Replacing the C3 convolution module in the backbone with the C3Ghost module reduced both the number of parameters and FLOPs, while simultaneously improving precision, recall, and mAP. The ablation experiment results revealed a minor decrease in mAP when the SE attention mechanism was incorporated alone, compared to the complete set of improvements. However, Models 5 and 7 exhibited an increase in mAP. This could be due to the attention mechanism’s capacity to focus on important information with higher weights while suppressing irrelevant features, and dynamically adjusting attention weights during learning.

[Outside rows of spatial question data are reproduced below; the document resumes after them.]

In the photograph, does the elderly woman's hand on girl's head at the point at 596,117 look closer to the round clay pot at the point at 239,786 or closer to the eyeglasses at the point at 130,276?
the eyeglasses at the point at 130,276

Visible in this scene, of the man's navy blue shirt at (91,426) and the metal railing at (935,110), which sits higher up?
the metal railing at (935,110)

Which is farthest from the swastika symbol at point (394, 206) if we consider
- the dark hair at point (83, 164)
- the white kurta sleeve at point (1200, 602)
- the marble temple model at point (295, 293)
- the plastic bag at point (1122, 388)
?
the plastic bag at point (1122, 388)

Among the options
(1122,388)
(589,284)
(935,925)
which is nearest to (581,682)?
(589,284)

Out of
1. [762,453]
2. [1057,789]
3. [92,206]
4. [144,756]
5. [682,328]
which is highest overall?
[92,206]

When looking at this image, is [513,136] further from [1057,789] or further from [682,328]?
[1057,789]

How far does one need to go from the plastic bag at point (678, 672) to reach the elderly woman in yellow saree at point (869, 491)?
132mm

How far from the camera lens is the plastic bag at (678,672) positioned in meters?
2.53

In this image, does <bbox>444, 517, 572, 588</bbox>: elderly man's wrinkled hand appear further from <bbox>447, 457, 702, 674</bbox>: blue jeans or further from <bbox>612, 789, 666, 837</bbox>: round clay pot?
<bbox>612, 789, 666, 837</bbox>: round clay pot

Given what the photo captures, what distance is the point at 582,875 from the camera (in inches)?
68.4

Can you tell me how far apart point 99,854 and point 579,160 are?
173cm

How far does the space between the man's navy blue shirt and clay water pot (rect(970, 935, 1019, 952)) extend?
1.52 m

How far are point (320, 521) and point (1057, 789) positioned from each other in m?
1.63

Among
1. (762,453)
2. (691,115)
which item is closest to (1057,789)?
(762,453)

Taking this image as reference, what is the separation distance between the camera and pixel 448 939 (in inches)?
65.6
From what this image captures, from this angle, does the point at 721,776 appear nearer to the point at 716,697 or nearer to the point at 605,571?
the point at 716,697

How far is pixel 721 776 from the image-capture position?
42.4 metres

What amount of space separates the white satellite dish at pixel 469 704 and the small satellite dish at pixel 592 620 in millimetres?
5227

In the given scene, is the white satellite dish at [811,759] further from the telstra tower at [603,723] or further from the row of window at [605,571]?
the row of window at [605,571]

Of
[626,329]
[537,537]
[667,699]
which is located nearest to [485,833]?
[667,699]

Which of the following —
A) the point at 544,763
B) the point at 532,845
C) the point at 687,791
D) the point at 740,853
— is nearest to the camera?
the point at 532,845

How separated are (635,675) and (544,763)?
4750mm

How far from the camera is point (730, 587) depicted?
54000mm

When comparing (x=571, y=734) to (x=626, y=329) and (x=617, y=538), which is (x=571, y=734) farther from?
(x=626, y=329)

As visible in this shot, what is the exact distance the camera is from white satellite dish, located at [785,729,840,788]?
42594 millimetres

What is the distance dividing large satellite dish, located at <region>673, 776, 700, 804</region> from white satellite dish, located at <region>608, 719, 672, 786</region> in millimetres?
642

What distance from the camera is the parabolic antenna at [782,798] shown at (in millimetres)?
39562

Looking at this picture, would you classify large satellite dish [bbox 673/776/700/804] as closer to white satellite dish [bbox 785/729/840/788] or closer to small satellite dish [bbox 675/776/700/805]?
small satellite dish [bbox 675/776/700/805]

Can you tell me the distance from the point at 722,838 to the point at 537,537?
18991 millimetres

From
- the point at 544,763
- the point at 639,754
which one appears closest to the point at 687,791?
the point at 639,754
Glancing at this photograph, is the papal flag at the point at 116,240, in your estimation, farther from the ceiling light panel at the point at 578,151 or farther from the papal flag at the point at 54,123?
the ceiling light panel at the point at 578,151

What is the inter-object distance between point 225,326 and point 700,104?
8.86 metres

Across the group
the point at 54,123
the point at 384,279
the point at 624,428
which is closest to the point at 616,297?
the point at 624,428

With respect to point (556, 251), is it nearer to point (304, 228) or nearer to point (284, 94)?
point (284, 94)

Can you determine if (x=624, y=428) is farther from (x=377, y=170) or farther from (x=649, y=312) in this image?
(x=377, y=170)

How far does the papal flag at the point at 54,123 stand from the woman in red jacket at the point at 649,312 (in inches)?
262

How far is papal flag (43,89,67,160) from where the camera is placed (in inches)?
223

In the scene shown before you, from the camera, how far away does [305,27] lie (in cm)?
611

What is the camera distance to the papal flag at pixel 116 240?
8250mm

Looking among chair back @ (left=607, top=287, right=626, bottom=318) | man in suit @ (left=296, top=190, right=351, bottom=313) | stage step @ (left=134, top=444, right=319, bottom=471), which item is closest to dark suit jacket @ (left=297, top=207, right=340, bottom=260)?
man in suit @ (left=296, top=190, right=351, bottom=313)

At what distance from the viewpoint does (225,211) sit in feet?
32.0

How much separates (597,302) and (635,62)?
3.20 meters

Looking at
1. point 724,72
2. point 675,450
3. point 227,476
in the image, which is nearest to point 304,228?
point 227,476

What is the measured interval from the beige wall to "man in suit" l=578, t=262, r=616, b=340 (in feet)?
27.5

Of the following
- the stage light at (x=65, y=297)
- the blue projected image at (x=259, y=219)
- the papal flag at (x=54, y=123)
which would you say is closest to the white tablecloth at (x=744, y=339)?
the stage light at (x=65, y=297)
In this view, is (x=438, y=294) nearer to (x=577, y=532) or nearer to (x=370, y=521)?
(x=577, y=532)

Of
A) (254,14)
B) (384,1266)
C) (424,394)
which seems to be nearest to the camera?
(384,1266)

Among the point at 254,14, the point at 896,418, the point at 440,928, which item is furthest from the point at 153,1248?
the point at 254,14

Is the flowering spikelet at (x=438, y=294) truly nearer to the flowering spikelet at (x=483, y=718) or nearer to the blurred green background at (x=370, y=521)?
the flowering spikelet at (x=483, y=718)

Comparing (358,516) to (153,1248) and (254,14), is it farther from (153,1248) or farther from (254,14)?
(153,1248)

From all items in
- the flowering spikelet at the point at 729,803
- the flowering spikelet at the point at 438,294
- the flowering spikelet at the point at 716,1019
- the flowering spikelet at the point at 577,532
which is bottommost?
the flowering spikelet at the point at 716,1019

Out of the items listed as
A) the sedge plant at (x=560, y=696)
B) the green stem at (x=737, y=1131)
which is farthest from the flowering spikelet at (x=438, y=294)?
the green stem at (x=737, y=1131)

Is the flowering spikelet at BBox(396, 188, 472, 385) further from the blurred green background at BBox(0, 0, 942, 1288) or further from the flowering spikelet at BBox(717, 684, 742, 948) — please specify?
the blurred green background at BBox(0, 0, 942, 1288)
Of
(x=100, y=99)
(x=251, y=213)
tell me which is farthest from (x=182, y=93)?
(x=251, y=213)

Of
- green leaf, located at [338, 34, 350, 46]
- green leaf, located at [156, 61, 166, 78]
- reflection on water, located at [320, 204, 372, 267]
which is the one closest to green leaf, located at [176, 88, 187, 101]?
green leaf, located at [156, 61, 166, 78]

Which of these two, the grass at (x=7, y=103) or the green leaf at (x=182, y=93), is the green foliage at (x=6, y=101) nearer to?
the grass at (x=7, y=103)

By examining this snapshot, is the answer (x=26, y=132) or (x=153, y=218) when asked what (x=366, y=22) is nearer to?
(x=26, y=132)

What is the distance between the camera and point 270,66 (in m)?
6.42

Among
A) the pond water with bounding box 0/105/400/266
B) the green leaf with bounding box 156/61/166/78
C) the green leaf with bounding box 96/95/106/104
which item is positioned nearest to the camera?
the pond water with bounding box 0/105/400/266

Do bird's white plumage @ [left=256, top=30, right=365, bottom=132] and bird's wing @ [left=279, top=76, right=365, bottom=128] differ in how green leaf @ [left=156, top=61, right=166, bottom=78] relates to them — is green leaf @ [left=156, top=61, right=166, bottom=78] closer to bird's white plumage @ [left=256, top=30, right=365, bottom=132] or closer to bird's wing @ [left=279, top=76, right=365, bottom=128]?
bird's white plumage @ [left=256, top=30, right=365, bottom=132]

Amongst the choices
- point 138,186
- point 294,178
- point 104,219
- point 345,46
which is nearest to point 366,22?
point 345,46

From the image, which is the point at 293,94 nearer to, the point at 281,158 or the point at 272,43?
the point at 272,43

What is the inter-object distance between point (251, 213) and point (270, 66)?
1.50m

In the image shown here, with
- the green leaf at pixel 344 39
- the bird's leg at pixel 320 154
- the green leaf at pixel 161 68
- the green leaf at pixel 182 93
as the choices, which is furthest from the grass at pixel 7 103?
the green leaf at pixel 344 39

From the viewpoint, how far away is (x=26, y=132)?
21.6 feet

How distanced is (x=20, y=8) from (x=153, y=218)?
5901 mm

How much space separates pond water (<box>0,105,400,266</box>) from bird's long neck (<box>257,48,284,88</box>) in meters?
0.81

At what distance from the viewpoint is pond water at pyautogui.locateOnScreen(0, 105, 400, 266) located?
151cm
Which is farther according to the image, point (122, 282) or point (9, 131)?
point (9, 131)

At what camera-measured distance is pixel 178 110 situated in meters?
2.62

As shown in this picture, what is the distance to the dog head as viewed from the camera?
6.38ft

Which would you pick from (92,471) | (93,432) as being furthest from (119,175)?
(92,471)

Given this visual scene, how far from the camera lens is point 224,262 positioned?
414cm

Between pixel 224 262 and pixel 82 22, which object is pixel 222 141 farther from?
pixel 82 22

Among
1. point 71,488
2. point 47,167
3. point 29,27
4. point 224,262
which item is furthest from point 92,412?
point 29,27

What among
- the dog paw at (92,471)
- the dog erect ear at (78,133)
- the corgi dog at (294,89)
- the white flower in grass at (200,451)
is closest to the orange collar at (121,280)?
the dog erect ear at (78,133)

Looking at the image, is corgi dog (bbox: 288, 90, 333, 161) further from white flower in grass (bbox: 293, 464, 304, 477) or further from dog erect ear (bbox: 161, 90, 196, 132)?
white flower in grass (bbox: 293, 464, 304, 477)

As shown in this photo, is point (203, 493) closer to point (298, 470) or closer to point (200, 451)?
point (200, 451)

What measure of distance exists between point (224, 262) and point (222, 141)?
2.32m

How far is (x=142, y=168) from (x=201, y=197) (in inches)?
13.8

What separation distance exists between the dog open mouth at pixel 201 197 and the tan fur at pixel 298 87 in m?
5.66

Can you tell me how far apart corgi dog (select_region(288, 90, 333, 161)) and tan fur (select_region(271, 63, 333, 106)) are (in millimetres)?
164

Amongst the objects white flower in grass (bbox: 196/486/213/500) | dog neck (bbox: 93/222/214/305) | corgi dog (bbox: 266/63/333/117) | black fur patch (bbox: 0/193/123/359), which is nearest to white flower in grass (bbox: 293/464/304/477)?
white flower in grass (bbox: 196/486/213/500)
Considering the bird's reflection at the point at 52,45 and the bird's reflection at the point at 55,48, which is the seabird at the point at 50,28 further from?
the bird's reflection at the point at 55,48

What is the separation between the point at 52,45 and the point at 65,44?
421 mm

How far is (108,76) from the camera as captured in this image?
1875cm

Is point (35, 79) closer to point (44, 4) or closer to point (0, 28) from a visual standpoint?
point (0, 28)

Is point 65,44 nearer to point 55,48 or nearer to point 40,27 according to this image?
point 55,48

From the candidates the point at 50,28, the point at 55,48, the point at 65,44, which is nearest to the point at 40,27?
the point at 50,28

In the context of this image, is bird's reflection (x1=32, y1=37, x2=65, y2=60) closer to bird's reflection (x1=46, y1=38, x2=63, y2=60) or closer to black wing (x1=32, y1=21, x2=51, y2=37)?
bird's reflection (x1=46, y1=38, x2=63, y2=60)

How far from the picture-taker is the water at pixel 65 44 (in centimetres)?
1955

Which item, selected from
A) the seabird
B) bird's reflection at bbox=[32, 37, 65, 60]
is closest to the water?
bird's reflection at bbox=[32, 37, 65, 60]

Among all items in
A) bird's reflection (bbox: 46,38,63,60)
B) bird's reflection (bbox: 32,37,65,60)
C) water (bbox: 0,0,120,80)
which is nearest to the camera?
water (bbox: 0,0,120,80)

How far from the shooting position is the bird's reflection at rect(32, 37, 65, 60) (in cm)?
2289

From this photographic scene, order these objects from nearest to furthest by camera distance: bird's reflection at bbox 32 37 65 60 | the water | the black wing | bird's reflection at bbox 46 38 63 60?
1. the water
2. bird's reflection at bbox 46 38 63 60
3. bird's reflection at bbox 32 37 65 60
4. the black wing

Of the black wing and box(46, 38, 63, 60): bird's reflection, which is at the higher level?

In conclusion, the ablation experiments demonstrate that combining the GIoU loss function, SE attention mechanism, and C3Ghost convolution module effectively optimizes the YOLOv8n model, striking a balance between reducing model complexity and enhancing recognition accuracy. Compared with the original YOLOv8n model, the enhanced version achieves a 42.93% reduction in parameters. It reduces FLOPs to 61.73% of the initial value while achieving 96.40% precision, 96.1% recall, and 96.8% mAP, thereby achieving lightweight optimization without compromising detection performance.

4.3.2. Comparison of Experimental Results Across Different Models

To compare the performance of the improved YOLOv8n model with other models, mainstream one-stage object detection algorithms, including YOLOv5n, YOLOv8n, YOLOv9n, YOLOv10n, YOLO11n, as well as the most recently proposed YOLOv12n model, were selected for comparative experiments. The experimental results are shown in Table 4.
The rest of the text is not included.